Cleanly written, with a measure of sympathy and perhaps a little understandable mystification beneath the sober writing, “Dreadful” inspires a curious combination of fascination, pity and revulsion. With our knowledge of Burns’s quick slide into obscurity, it is hard to be anything other than baffled and irritated at his overweening egoism.

All writers need a strong quotient of self-regard for that momentous leap onto the blank page in the morning, but Burns’s lyrical crowing about his talent is sometimes breathtaking. In one letter he says that the yet-to-be-finished “Gallery” is “like Dostoyevsky, Andrew Marvell and Voltaire.” (Rather a hard combination to wrap one’s mind around.) There’s also this: “James Joyce had to resort to private symbols, but I can use English wrenched in the anguish of the world.”

The anguish of the world Burns would come to know well when his later novels were savaged, and the stream of royalties from the best-selling “Gallery” dried to a trickle. He lived cheaply but moderately well in Italy, and found some contentment with a lover, a veterinarian. But even as his reputation evaporated, his self-absorption and his bitchery — there’s no better word — continued unabated, and they leap off the pages of Mr. Margolick’s book with a scorching unpleasantness. As one friend would reminisce after his death: “He could be very insulting to total strangers and was almost always, sooner or later, insulting to his acquaintances, including myself.” (Charmed, I’m sure.)

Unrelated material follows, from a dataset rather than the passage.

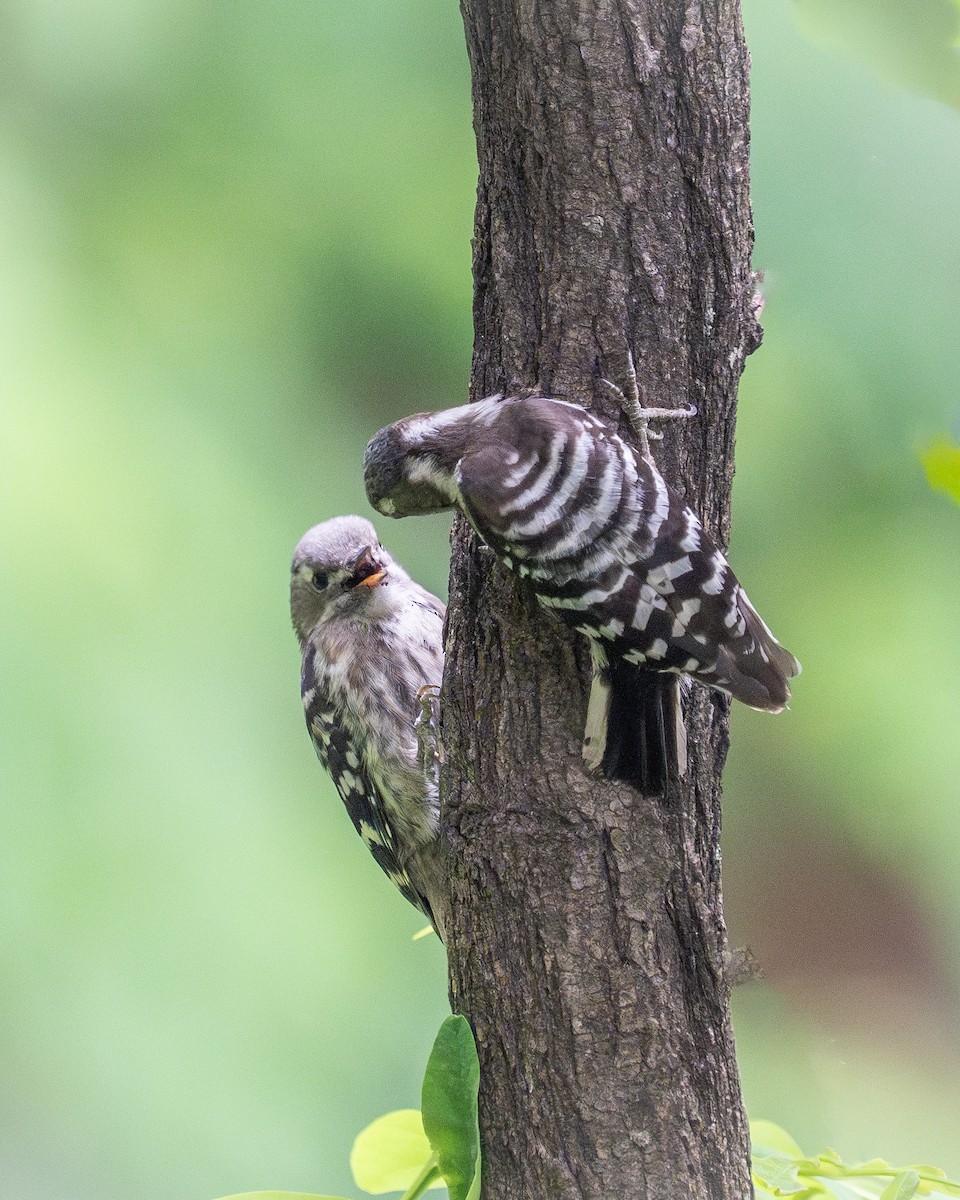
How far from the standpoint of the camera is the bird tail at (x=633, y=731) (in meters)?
1.23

The hazy subtext of “Dreadful” is: How much, or how little, did Burns’s status as an identifiably gay man in a culture that overtly and covertly expressed contempt for homosexuals contribute to his misanthropy, his snobbery and his unhappiness? The answer remains elusive, because even in his most personal letters, Burns was not baring his soul so much as striking poses. Perhaps because Mr. Margolick is not writing sociology, he never delves deeply into the question, but lets the story of Burns’s experience speak for itself.

But Burns took up the subject of the psychic plight of the 20th-century gay aesthete in a letter to that favored acolyte and former student, David MacMackin. Writing from Italy while at work on his novel, Burns mused on the psychological and philosophical implications of the male homosexual’s experience:

“Even if he ever arrives at the point of accepting his bias as merely an incident in his personality, he sets up all sorts of pitiful little compensations. Camping is after all the essence of the tragic spirit contorted into a leer no Greek mask ever knew. He sets up for himself a tinseled world that has nothing to do with any reality, believes himself a golden and divine spirit, gifted beyond other men, and frequently goes over into the realm of art, which soothes the feminine ganglia in him. Unless he has a first-rate mind, merciless self-appraisal, and honesty too large to force his world on a larger one he becomes an artist as warped as his own psyche; and you get ugliness, negation, and nonessentials substituted for the blood of great art.”

This polemic can be seen as the product of a man “warped,” perhaps equally, by both his own dyspeptic personality and the repressive times in which he lived. As you read through the grim last chapters of “Dreadful,” it becomes piercingly and heartbreakingly clear that while Burns’s assessment of the pathology of the gay artist hardly qualifies as an insightful (or even truthful) generalization, it does provide a precise and rather macabre analysis of his own failings, both as a human being and a writer.